- [Tarea]: Extrae, sin alterar nada, las líneas de los ítems que aparecen a continuación desde la que contiene "How great a" hasta el final de los ítems, ambos extremos incluidos.

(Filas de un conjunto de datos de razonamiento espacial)

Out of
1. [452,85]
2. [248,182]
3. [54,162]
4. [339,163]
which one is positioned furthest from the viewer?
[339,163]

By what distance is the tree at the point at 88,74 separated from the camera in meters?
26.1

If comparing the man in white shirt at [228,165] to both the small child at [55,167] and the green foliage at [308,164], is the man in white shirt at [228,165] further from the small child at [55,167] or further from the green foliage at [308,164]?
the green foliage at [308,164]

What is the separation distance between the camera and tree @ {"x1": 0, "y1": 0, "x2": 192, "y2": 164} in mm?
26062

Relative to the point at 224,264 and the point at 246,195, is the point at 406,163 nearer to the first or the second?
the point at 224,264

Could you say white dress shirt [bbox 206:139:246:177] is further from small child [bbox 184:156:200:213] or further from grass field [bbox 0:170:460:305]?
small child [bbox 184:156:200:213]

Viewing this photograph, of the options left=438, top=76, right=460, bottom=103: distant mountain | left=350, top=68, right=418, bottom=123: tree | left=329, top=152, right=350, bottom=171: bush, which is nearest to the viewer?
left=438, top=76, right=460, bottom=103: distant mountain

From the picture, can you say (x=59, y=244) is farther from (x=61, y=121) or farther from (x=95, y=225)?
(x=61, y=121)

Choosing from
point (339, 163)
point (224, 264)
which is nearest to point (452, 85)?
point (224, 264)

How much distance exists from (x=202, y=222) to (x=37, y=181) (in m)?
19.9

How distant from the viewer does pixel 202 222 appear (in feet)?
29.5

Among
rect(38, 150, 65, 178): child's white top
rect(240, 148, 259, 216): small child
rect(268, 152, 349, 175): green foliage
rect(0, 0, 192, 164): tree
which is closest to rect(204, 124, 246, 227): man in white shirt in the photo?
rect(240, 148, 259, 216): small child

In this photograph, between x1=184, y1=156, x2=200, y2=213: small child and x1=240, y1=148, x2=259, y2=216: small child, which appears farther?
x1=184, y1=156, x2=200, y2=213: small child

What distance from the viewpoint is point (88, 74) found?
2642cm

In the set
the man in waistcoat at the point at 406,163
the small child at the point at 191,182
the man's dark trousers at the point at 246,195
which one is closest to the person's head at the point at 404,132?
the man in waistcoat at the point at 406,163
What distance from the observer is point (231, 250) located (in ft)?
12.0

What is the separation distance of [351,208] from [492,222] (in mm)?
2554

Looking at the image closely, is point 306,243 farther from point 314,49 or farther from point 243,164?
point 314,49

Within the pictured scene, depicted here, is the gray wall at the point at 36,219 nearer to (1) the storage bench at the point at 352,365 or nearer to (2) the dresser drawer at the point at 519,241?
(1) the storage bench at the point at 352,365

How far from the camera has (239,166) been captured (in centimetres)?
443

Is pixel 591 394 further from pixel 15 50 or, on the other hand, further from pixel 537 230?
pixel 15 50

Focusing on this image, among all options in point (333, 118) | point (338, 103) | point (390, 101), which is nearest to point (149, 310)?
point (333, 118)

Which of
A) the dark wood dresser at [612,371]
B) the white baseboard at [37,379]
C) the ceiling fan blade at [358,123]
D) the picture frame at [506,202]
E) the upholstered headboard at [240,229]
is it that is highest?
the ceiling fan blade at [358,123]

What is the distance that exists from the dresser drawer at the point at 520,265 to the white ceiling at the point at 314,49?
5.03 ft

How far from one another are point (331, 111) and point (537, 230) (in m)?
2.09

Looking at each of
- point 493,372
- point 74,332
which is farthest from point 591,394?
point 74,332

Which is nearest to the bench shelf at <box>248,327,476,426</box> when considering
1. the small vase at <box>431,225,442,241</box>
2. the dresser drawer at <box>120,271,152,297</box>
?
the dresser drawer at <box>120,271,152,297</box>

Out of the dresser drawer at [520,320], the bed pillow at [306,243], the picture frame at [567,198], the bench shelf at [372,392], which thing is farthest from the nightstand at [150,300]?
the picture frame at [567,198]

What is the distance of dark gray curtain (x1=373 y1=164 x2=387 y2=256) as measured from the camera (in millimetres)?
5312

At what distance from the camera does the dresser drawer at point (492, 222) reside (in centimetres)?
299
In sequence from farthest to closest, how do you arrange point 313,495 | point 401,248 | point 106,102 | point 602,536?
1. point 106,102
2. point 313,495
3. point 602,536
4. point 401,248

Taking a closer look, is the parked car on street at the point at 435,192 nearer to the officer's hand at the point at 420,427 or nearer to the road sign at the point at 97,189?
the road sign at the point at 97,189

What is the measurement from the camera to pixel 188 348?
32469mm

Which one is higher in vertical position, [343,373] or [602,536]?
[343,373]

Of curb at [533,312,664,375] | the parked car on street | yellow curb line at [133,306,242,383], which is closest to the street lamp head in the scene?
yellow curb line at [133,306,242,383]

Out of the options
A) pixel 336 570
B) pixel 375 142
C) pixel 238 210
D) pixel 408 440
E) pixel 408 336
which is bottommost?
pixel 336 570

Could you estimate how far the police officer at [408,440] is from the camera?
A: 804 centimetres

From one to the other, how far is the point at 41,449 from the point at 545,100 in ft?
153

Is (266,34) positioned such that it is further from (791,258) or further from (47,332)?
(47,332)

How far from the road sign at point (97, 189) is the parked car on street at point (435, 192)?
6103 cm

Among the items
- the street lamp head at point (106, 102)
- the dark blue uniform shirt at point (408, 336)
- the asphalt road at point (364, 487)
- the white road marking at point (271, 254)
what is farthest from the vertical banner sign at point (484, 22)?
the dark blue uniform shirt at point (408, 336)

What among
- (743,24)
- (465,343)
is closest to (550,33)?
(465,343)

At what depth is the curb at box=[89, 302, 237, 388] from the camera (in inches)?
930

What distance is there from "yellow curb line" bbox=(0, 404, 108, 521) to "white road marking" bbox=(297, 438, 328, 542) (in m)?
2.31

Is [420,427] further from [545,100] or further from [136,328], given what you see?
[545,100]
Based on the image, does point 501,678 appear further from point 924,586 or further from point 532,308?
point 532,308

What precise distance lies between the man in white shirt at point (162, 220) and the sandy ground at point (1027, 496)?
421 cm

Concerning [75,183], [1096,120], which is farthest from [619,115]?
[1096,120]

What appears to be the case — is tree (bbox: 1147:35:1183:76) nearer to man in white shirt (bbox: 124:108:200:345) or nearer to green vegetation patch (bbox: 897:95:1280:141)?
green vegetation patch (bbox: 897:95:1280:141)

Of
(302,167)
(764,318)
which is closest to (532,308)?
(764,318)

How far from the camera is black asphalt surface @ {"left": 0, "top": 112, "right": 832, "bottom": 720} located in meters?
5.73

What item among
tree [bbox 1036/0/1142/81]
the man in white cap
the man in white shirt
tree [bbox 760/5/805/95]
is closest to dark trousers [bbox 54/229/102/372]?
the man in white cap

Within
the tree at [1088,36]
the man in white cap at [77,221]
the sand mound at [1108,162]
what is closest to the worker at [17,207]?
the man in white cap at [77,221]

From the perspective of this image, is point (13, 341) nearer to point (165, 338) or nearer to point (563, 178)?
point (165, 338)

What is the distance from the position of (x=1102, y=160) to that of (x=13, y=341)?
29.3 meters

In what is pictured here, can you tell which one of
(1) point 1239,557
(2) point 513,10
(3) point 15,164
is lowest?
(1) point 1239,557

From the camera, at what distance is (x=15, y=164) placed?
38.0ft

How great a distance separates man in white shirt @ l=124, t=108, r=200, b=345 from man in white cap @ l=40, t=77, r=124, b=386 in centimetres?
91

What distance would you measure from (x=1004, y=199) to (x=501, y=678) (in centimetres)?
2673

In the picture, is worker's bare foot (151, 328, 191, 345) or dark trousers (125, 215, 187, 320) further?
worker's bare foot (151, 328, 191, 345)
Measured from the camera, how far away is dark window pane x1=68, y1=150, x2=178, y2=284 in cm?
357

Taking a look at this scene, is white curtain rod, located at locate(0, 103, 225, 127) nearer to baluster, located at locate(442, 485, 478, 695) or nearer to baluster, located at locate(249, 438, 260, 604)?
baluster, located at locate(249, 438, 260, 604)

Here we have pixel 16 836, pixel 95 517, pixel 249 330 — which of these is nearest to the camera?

- [Respuesta]:
How great a distance separates man in white shirt @ l=124, t=108, r=200, b=345 from man in white cap @ l=40, t=77, r=124, b=386 in centimetres?
91

What distance would you measure from (x=1004, y=199) to (x=501, y=678) (in centimetres)?
2673

In the picture, is worker's bare foot (151, 328, 191, 345) or dark trousers (125, 215, 187, 320) further?
worker's bare foot (151, 328, 191, 345)
Measured from the camera, how far away is dark window pane x1=68, y1=150, x2=178, y2=284 in cm?
357

Taking a look at this scene, is white curtain rod, located at locate(0, 103, 225, 127) nearer to baluster, located at locate(442, 485, 478, 695) or nearer to baluster, located at locate(249, 438, 260, 604)?
baluster, located at locate(249, 438, 260, 604)

Here we have pixel 16 836, pixel 95 517, pixel 249 330 — which of these is nearest to the camera?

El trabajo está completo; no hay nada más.